Another words, U.S. Social security is based on 35 years of highest earning. For most current and future retirees, we will average your 35 highest years of earnings. Years in which you have low earnings or no earnings may be counted to bring the total years of earnings up to 35 years. Therefore, an American that has worked in Japan will be given the necessary 34 credits (8.5 years of participating in the Japan social security) to meet the statutory 40 credits to qualify for the U.S. Social security. Your benefits will be 6th of 40th or if your social security benefits is calculated as $1,000 per month, then you will receive 15% of $1,000 minus additional deduction due to any Japan social security or pension benefits.

For American that has worked in Japan, but previously without earned social security in U.S. he/she is not entitled to any Japan credits since he/she was not VESTED in the U.S. Social security per the Windfall Elimination Provision. SSA Publication No. 05-10045, January 2009, ICN 460275

IV.A.1. Benefits from the United States
However, to be eligible to have your Japanese credits counted, you must have earned at least six credits (generally one and one-half years of work) under the U.S. system. If you already have enough credits under the U.S. system to qualify for a benefit, the United States cannot count your Japanese credits.

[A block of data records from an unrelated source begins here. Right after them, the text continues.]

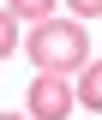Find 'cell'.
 <instances>
[{
    "label": "cell",
    "mask_w": 102,
    "mask_h": 120,
    "mask_svg": "<svg viewBox=\"0 0 102 120\" xmlns=\"http://www.w3.org/2000/svg\"><path fill=\"white\" fill-rule=\"evenodd\" d=\"M24 48H30V60H36V72H78L90 60V36L72 18H36V30H30Z\"/></svg>",
    "instance_id": "cell-1"
},
{
    "label": "cell",
    "mask_w": 102,
    "mask_h": 120,
    "mask_svg": "<svg viewBox=\"0 0 102 120\" xmlns=\"http://www.w3.org/2000/svg\"><path fill=\"white\" fill-rule=\"evenodd\" d=\"M18 24H24V18H18L12 6H0V60H12V48H18Z\"/></svg>",
    "instance_id": "cell-4"
},
{
    "label": "cell",
    "mask_w": 102,
    "mask_h": 120,
    "mask_svg": "<svg viewBox=\"0 0 102 120\" xmlns=\"http://www.w3.org/2000/svg\"><path fill=\"white\" fill-rule=\"evenodd\" d=\"M0 120H30V114H0Z\"/></svg>",
    "instance_id": "cell-7"
},
{
    "label": "cell",
    "mask_w": 102,
    "mask_h": 120,
    "mask_svg": "<svg viewBox=\"0 0 102 120\" xmlns=\"http://www.w3.org/2000/svg\"><path fill=\"white\" fill-rule=\"evenodd\" d=\"M78 108L102 114V60H84L78 66Z\"/></svg>",
    "instance_id": "cell-3"
},
{
    "label": "cell",
    "mask_w": 102,
    "mask_h": 120,
    "mask_svg": "<svg viewBox=\"0 0 102 120\" xmlns=\"http://www.w3.org/2000/svg\"><path fill=\"white\" fill-rule=\"evenodd\" d=\"M72 6V18H102V0H66Z\"/></svg>",
    "instance_id": "cell-6"
},
{
    "label": "cell",
    "mask_w": 102,
    "mask_h": 120,
    "mask_svg": "<svg viewBox=\"0 0 102 120\" xmlns=\"http://www.w3.org/2000/svg\"><path fill=\"white\" fill-rule=\"evenodd\" d=\"M72 108H78V90L66 84V72H36L30 78V108H24L30 120H66Z\"/></svg>",
    "instance_id": "cell-2"
},
{
    "label": "cell",
    "mask_w": 102,
    "mask_h": 120,
    "mask_svg": "<svg viewBox=\"0 0 102 120\" xmlns=\"http://www.w3.org/2000/svg\"><path fill=\"white\" fill-rule=\"evenodd\" d=\"M24 24H36V18H54V0H6Z\"/></svg>",
    "instance_id": "cell-5"
}]
</instances>
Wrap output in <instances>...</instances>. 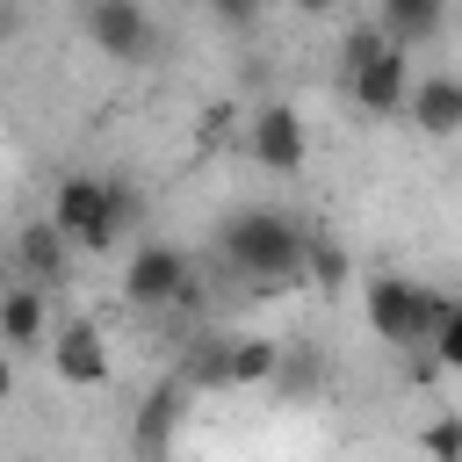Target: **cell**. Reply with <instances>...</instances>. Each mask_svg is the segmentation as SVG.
I'll use <instances>...</instances> for the list:
<instances>
[{
    "instance_id": "13",
    "label": "cell",
    "mask_w": 462,
    "mask_h": 462,
    "mask_svg": "<svg viewBox=\"0 0 462 462\" xmlns=\"http://www.w3.org/2000/svg\"><path fill=\"white\" fill-rule=\"evenodd\" d=\"M282 346L289 339H267V332H238L231 339V390H260L282 375Z\"/></svg>"
},
{
    "instance_id": "21",
    "label": "cell",
    "mask_w": 462,
    "mask_h": 462,
    "mask_svg": "<svg viewBox=\"0 0 462 462\" xmlns=\"http://www.w3.org/2000/svg\"><path fill=\"white\" fill-rule=\"evenodd\" d=\"M296 7H303V14H332L339 0H296Z\"/></svg>"
},
{
    "instance_id": "14",
    "label": "cell",
    "mask_w": 462,
    "mask_h": 462,
    "mask_svg": "<svg viewBox=\"0 0 462 462\" xmlns=\"http://www.w3.org/2000/svg\"><path fill=\"white\" fill-rule=\"evenodd\" d=\"M180 404H188V383H159V390L144 397V411H137V448H144V455H159V448L173 440Z\"/></svg>"
},
{
    "instance_id": "16",
    "label": "cell",
    "mask_w": 462,
    "mask_h": 462,
    "mask_svg": "<svg viewBox=\"0 0 462 462\" xmlns=\"http://www.w3.org/2000/svg\"><path fill=\"white\" fill-rule=\"evenodd\" d=\"M383 43H397V36L383 29V22H354V29L339 36V72H354V65H368V58H375Z\"/></svg>"
},
{
    "instance_id": "9",
    "label": "cell",
    "mask_w": 462,
    "mask_h": 462,
    "mask_svg": "<svg viewBox=\"0 0 462 462\" xmlns=\"http://www.w3.org/2000/svg\"><path fill=\"white\" fill-rule=\"evenodd\" d=\"M14 260H22V274H29V282L58 289V282L72 274V231H65L58 217H43V224H22V238H14Z\"/></svg>"
},
{
    "instance_id": "18",
    "label": "cell",
    "mask_w": 462,
    "mask_h": 462,
    "mask_svg": "<svg viewBox=\"0 0 462 462\" xmlns=\"http://www.w3.org/2000/svg\"><path fill=\"white\" fill-rule=\"evenodd\" d=\"M433 361H440L448 375H462V303L440 318V332H433Z\"/></svg>"
},
{
    "instance_id": "15",
    "label": "cell",
    "mask_w": 462,
    "mask_h": 462,
    "mask_svg": "<svg viewBox=\"0 0 462 462\" xmlns=\"http://www.w3.org/2000/svg\"><path fill=\"white\" fill-rule=\"evenodd\" d=\"M318 383H325V354H318L310 339H289V346H282V375H274V390H282L289 404H303V397H318Z\"/></svg>"
},
{
    "instance_id": "19",
    "label": "cell",
    "mask_w": 462,
    "mask_h": 462,
    "mask_svg": "<svg viewBox=\"0 0 462 462\" xmlns=\"http://www.w3.org/2000/svg\"><path fill=\"white\" fill-rule=\"evenodd\" d=\"M419 448H426V455H462V411H448V419L419 426Z\"/></svg>"
},
{
    "instance_id": "7",
    "label": "cell",
    "mask_w": 462,
    "mask_h": 462,
    "mask_svg": "<svg viewBox=\"0 0 462 462\" xmlns=\"http://www.w3.org/2000/svg\"><path fill=\"white\" fill-rule=\"evenodd\" d=\"M51 368H58L65 390H101L116 375V354H108V339H101L94 318H65L51 332Z\"/></svg>"
},
{
    "instance_id": "8",
    "label": "cell",
    "mask_w": 462,
    "mask_h": 462,
    "mask_svg": "<svg viewBox=\"0 0 462 462\" xmlns=\"http://www.w3.org/2000/svg\"><path fill=\"white\" fill-rule=\"evenodd\" d=\"M87 43L116 65H137L152 51V14L144 0H87Z\"/></svg>"
},
{
    "instance_id": "1",
    "label": "cell",
    "mask_w": 462,
    "mask_h": 462,
    "mask_svg": "<svg viewBox=\"0 0 462 462\" xmlns=\"http://www.w3.org/2000/svg\"><path fill=\"white\" fill-rule=\"evenodd\" d=\"M217 245L245 282H289V289L310 282V231L289 209H231L217 224Z\"/></svg>"
},
{
    "instance_id": "2",
    "label": "cell",
    "mask_w": 462,
    "mask_h": 462,
    "mask_svg": "<svg viewBox=\"0 0 462 462\" xmlns=\"http://www.w3.org/2000/svg\"><path fill=\"white\" fill-rule=\"evenodd\" d=\"M361 310H368V332L383 339V346H433V332H440V318L455 310L448 296H433L426 282H404V274H375L368 289H361Z\"/></svg>"
},
{
    "instance_id": "6",
    "label": "cell",
    "mask_w": 462,
    "mask_h": 462,
    "mask_svg": "<svg viewBox=\"0 0 462 462\" xmlns=\"http://www.w3.org/2000/svg\"><path fill=\"white\" fill-rule=\"evenodd\" d=\"M245 152H253V166H267V173H303L310 130H303V116H296L289 101H267V108L245 116Z\"/></svg>"
},
{
    "instance_id": "10",
    "label": "cell",
    "mask_w": 462,
    "mask_h": 462,
    "mask_svg": "<svg viewBox=\"0 0 462 462\" xmlns=\"http://www.w3.org/2000/svg\"><path fill=\"white\" fill-rule=\"evenodd\" d=\"M404 116H411L419 137H462V79H455V72H426V79L411 87Z\"/></svg>"
},
{
    "instance_id": "11",
    "label": "cell",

IV.B. How credits get counted
Although each country may count your credits in the other country, your credits are not actually transferred from one country to the other.

Japan
American Embassy
Federal Benefits Unit
1-10-5 Akasaka
Minato-ku, Tokyo
107-8420 Japan
Phone: 81-3-3224-5000
Fax: 81-3-3224-5144
Email: FBU.Tokyo@ssa.gov
by ppmike rate this post as useful

clarification 2009/12/16 16:30
It is indeed possible to transfer credits, and assuming you work at the same salary and benefits level in Japan as in the US then your social security benefits theoretically won't change compared to if you worked a comparable time in the US. There are benefits of working for US companies in Japan (and disadvantages) but social security may or may not be one of them depending on your situation.

I have spent some more time looking into this and I found that what I posted above is not correct. As ppmike points out, credits earned in Japan are transferable in terms of time, but the cash paid into the system doesn't transfer. Essentially you transfer over social security credits at 0$ contribution for the time spent working in Japan. So it seems that it may not be beneficial to most people to count their years spent in Japan toward their US pension unless they need it to qualify for time requirement.
by yllwsmrf rate this post as useful

social security 2009/12/16 16:38
You are not covered while working for Japanese business. Also your future benefits will be reduced (period of absence & amount of pension from Japan) - therefore if you plan to collect the S.S. I suggest your work only for the U.S. company in Japan.

Also, I think I have misinterpreted stanfordgals above post to imply that credit earned at Japanese companies doesn't transfer at all to the states. Taken in context her post is not incorrect per say, but it should be clarified that payments into the Japanese system don't transfer, but time does.